So I'm looking at a full house holiday let - which I am not living in and would not be my main residence.
I am trying to work out a plan and all estimated expenses. One part I'm not sure of is the setup with Utility companies, it's a residential property, is it still a residential house as far as they are concerned or do i need to approach them as a business?
Also secondly, what do you do with any post? I appreciate so much is paperless now but for any post that does arrive (possibly something important?) how can you organise this so all post comes to your main residence always? (Royal Mail only appear to do a paid service of up to 12mnths ('when moving home').
If any experienced UK Hosts can advise that would certainly help and very much appreciated, thank you.
1. If you are using the property only for short term rental you will need business rates for utilities, council tax, water etc. It's not a residential property if it's main purpose is offering accommodation for a fee.
2. What mail are you expecting at the property??? Any bills you can direct to go to your main address.
Thank you Helen. I have zero experience and all quite daunting, I'm just trying to make sure I understand everything.
Ok, it makes sense it's all treated as a business for utilities, that's great thank you.
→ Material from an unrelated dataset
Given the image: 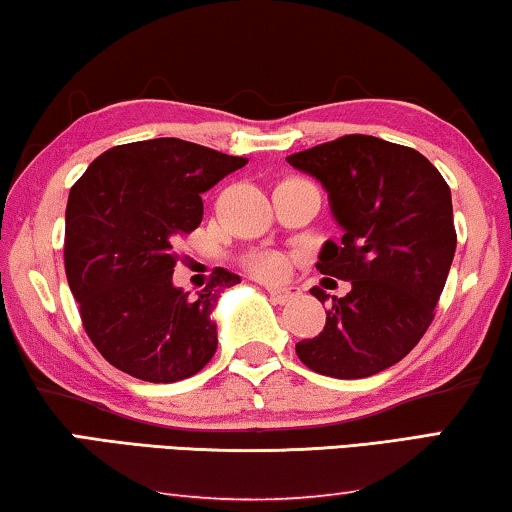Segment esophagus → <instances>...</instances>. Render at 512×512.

Can you give any insight (purely for my cost estimating) the difference i'd expect to pay for having business accounts for utilities compared to residential. I have no experience here or idea and if I need to be mindful in my costings that these will be high overheads (compared to residential).
RE: Post - I was just trying to think of all scenarios and that sprung to mind.
The best way to get a handle on your costs is to put together a profit and loss budget.
You need to include all your start up costs ie furniture, bedding, kitchen equipment, white goods, decoration,
Then you need all your ongoing costs. You can get quotes from utility companies based on the size of your property, then include mortgage, home insurance for short term lets, business rates, rubbish collection and welcome pack you include, cleaner if you are using one etc
Then estimate how many days a year you are likely to let your place for and at what costs. That will give you your projected income.
Take your costs from your projected income and this will give you your gross profit. Allow about 20% for tax (speak to an accountant and look on the HMRC website for allowable expenses). This will give you likely profit levels.
Then you can decide whether it's worth doing.
Best of luck @Rob9645
Wow, ok, thank you for all the advice and tips there, very much appreciated,
@Rob9645 have a look at Furnished Holiday Lets on gov.uk. There is a wealth of info there on what you can offset against tax, how FHL earnings are pensionable and, unless it changes in next weeks budget, how mortgage interest can also be offset against tax (unlike long term rentals). What they don't say, but is true, is you can allocate the earnings any way you like between the owners of the property. They also don't mention capital gains tax is payable when you sell up. Talk to your local council and get the place a business rates designation and you will likely pay no rates at all but there are requirements on having a certain number of nights rented our although these are usually less onerous than the FHL requirements.
Thank you so much for the info, I'll check out the gov.uk area.